*AIM*.
Copy out, without any changes, the part of the records that opens with the line containing "Can you determine which of" and runs through the end of the records, including both of those ends.

** Begin EXERCISE MATERIAL **

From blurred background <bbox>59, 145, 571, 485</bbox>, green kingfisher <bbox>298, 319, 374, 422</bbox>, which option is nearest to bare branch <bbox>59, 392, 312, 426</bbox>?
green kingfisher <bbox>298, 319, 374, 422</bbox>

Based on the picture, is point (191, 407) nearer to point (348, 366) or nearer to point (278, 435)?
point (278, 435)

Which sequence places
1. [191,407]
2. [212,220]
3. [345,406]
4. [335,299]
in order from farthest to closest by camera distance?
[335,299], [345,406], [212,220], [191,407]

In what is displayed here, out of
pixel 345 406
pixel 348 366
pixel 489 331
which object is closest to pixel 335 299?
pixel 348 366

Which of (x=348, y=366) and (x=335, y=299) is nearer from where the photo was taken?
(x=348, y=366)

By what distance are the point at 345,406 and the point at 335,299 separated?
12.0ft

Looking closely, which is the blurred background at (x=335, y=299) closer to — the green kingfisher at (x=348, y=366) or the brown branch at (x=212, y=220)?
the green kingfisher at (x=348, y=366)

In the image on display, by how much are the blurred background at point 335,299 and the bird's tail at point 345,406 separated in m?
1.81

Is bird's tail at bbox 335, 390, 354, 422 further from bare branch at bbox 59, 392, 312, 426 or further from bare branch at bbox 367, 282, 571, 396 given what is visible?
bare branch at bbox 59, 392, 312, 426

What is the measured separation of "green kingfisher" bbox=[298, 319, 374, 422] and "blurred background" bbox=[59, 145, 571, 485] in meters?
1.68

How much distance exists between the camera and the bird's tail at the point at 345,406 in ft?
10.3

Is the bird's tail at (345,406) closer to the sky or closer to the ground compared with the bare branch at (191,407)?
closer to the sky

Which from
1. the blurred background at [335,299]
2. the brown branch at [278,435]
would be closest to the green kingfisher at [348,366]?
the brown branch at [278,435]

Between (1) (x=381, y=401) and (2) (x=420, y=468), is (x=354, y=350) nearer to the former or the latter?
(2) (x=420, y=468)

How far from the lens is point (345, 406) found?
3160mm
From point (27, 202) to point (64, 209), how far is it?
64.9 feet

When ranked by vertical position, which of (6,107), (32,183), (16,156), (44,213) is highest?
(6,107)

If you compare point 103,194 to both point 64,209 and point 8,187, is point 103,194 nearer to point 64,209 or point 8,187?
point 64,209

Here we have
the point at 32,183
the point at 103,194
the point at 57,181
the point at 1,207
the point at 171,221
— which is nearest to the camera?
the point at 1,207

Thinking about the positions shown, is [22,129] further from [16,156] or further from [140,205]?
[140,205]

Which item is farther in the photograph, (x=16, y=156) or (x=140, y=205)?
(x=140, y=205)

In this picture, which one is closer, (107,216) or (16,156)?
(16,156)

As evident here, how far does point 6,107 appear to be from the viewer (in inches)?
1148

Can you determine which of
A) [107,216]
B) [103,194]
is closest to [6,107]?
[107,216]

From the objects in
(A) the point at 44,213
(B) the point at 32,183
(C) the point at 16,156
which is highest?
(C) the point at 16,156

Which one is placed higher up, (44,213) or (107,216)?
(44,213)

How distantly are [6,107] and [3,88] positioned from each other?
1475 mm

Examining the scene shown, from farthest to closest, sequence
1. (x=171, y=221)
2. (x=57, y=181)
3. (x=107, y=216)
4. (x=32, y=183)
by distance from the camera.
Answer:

** End EXERCISE MATERIAL **

*RESULT*.
Can you determine which of
A) [107,216]
B) [103,194]
is closest to [6,107]?
[107,216]

From the objects in
(A) the point at 44,213
(B) the point at 32,183
(C) the point at 16,156
which is highest?
(C) the point at 16,156

Which one is placed higher up, (44,213) or (107,216)?
(44,213)

How distantly are [6,107] and [3,88] positioned from each other?
1475 mm

Examining the scene shown, from farthest to closest, sequence
1. (x=171, y=221)
2. (x=57, y=181)
3. (x=107, y=216)
4. (x=32, y=183)
by distance from the camera.
Answer:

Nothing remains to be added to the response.